New CF Service Broker "chaos-galago" - a chaos-monkey for your Cloud Foundry


Sam Bryant
 

Hi all,

Fidelity International have recently developed and open-sourced a new Service Broker for Cloud Foundry called "chaos-galago". It has been created with aim of providing a marketplace service to users that will cause chaos to their bound applications. It works by randomly killing service instances based on a provided probability and frequency.

We see a massive benefit in chaos-galago as it should allow developers to test if their CF applications truly are cloud-resilient, do they cope with unexpected failures?
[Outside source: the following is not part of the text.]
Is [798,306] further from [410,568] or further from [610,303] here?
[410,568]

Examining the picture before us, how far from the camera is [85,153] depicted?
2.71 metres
Are they deployed with enough instances so that they meantime uptime?

More information and how to deploy it can be found on our Github repo: https://github.com/FidelityInternational/chaos-galago

Any input, feedback and questions are encouraged, we hope that everyone finds it the same useful tool that we do.

Regards,
Sam


Zach Brown
 

Nice!

On Thu, Mar 3, 2016 at 8:33 AM, Sam Bryant <srbry(a)hotmail.com> wrote:

Hi all,

Fidelity International have recently developed and open-sourced a new
Service Broker for Cloud Foundry called "chaos-galago". It has been created
with aim of providing a marketplace service to users that will cause chaos
to their bound applications. It works by randomly killing service instances
based on a provided probability and frequency.
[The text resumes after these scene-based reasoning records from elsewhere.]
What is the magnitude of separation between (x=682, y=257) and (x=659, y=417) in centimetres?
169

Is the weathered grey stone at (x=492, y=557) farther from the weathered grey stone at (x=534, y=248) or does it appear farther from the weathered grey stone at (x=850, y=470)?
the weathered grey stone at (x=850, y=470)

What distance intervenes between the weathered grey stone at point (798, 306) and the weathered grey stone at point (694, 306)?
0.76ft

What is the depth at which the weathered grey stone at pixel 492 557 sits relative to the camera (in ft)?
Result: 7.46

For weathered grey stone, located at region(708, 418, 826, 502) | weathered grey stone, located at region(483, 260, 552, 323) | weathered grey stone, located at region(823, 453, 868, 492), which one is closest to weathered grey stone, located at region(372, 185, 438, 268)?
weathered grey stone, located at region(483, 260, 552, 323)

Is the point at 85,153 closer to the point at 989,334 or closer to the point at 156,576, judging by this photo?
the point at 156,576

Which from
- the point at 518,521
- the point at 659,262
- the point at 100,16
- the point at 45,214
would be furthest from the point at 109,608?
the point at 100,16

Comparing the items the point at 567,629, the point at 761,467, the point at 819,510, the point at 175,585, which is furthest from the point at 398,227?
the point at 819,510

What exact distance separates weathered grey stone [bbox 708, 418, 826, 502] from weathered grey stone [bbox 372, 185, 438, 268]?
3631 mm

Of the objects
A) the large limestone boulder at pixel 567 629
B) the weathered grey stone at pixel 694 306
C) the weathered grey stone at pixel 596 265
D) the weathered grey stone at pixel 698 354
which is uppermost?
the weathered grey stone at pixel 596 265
We see a massive benefit in chaos-galago as it should allow developers to
test if their CF applications truly are cloud-resilient, do they cope with
unexpected failures? Are they deployed with enough instances so that they
meantime uptime?

More information and how to deploy it can be found on our Github repo:
https://github.com/FidelityInternational/chaos-galago

Any input, feedback and questions are encouraged, we hope that everyone
finds it the same useful tool that we do.

Regards,
Sam
--

*Zach Brown* | Product Manager

650-954-0427 - mobile

zbrown(a)pivotal.io

<http://pivotal.io>


Sam Bryant
 

For anyone interested we have also now added a smoke tests project for chaos-galago that can be used to monitor the service-broker. This can be found: https://github.com/FidelityInternational/chaos-galago-smoke-tests

Details are also on the README for chaos-galago.

Regards,
Sam


Cornelia Davis <cdavis@...>
 

wicked cool!

On Mon, Mar 7, 2016 at 4:57 AM, Sam Bryant <srbry(a)hotmail.com> wrote:

For anyone interested we have also now added a smoke tests project for
chaos-galago that can be used to monitor the service-broker. This can be
found: https://github.com/FidelityInternational/chaos-galago-smoke-tests

Details are also on the README for chaos-galago.

Regards,
Sam
--
Cornelia Davis
(805) 452 8941


David Illsley <davidillsley@...>
 

Really cool. How nasty is the kill? Is the process killed, then CF
cleans-up on healthcheck failure, or is the app instance removed from the
router before instance termination?

On Thu, Mar 3, 2016 at 4:33 PM, Sam Bryant <srbry(a)hotmail.com> wrote:

Hi all,

Fidelity International have recently developed and open-sourced a new
Service Broker for Cloud Foundry called "chaos-galago". It has been created
with aim of providing a marketplace service to users that will cause chaos
to their bound applications. It works by randomly killing service instances
based on a provided probability and frequency.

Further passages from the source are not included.